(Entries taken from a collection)
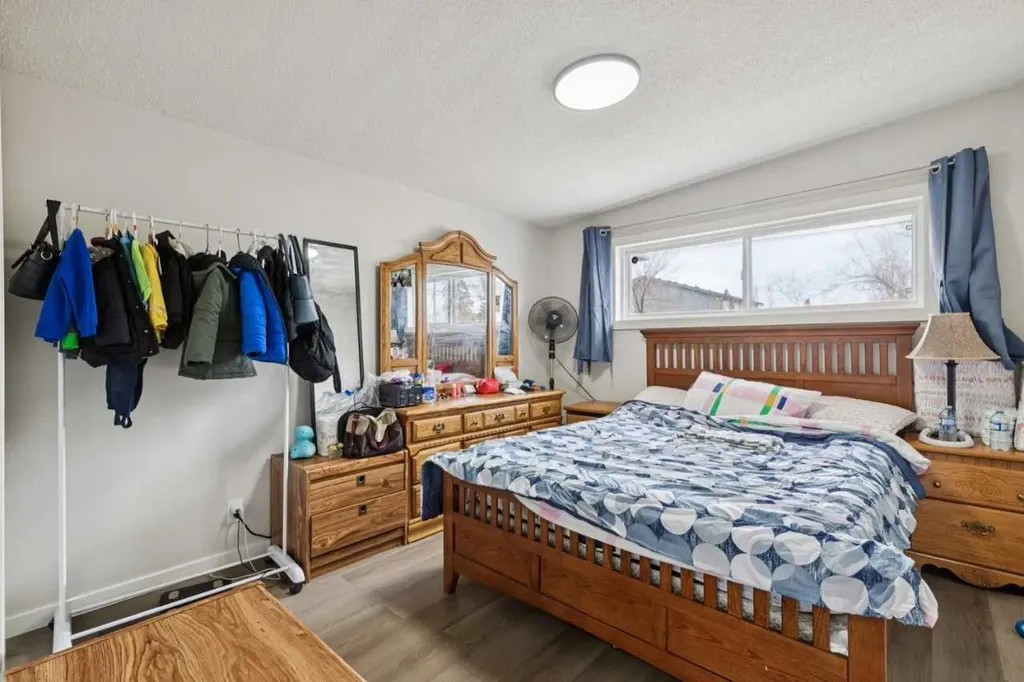 4210 Richmond Road SW Calgary AB T3E4P3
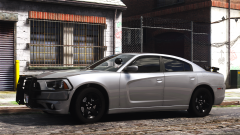 Grand Theft Auto V 9_25_2022 10_08_52 AM.png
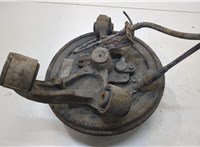 Ступица (кулак, цапфа) Honda Civic 2001-2005 20265733 #1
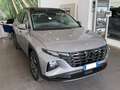 Hyundai TUCSON Tucson 1.6 HEV aut.Exellence - thumbnail 1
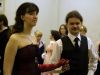 Име : 69.jpg
Големина : 48KB
Размери : 800x603
Дата на добавяне : януари 17 2011 69.jpg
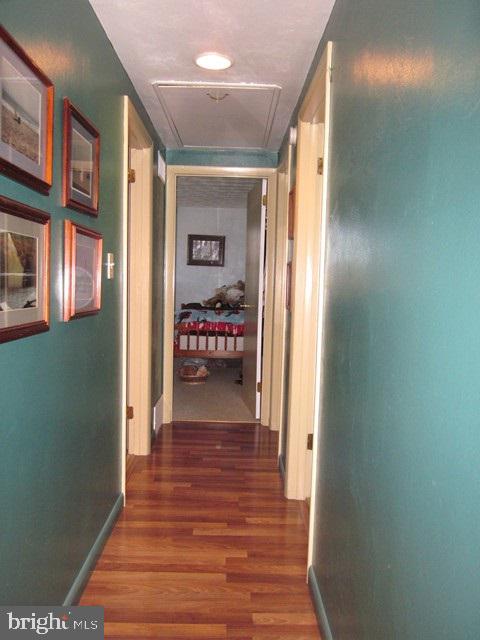 101 Forest Hills Road Red Lion, PA 17356 - Photo 10 of 28 Gallery Image 10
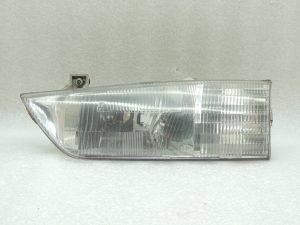 Ford Windstar priekšējais kreisais galvenais lukturis F78B13N087B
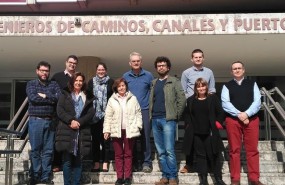 ep nota ucuc coordinaproyecto europeo 3dparela creacionarrecifes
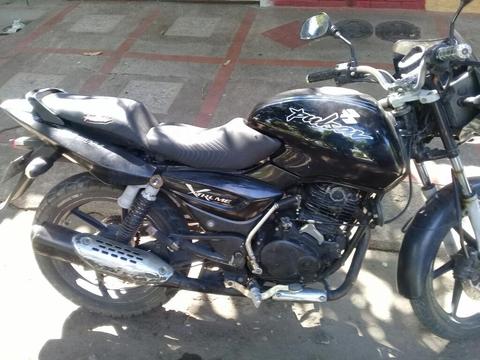 Vendo Pulsar 180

*TASK INSTRUCTIONS:* Omit the pictures, then set down all the remaining data exactly as given.

*TASK RESPONSE:*
 4210 Richmond Road SW Calgary AB T3E4P3
 Grand Theft Auto V 9_25_2022 10_08_52 AM.png
 Ступица (кулак, цапфа) Honda Civic 2001-2005 20265733 #1
 Hyundai TUCSON Tucson 1.6 HEV aut.Exellence - thumbnail 1
 Име : 69.jpg
Големина : 48KB
Размери : 800x603
Дата на добавяне : януари 17 2011 69.jpg
 101 Forest Hills Road Red Lion, PA 17356 - Photo 10 of 28 Gallery Image 10
 Ford Windstar priekšējais kreisais galvenais lukturis F78B13N087B
 ep nota ucuc coordinaproyecto europeo 3dparela creacionarrecifes
 Vendo Pulsar 180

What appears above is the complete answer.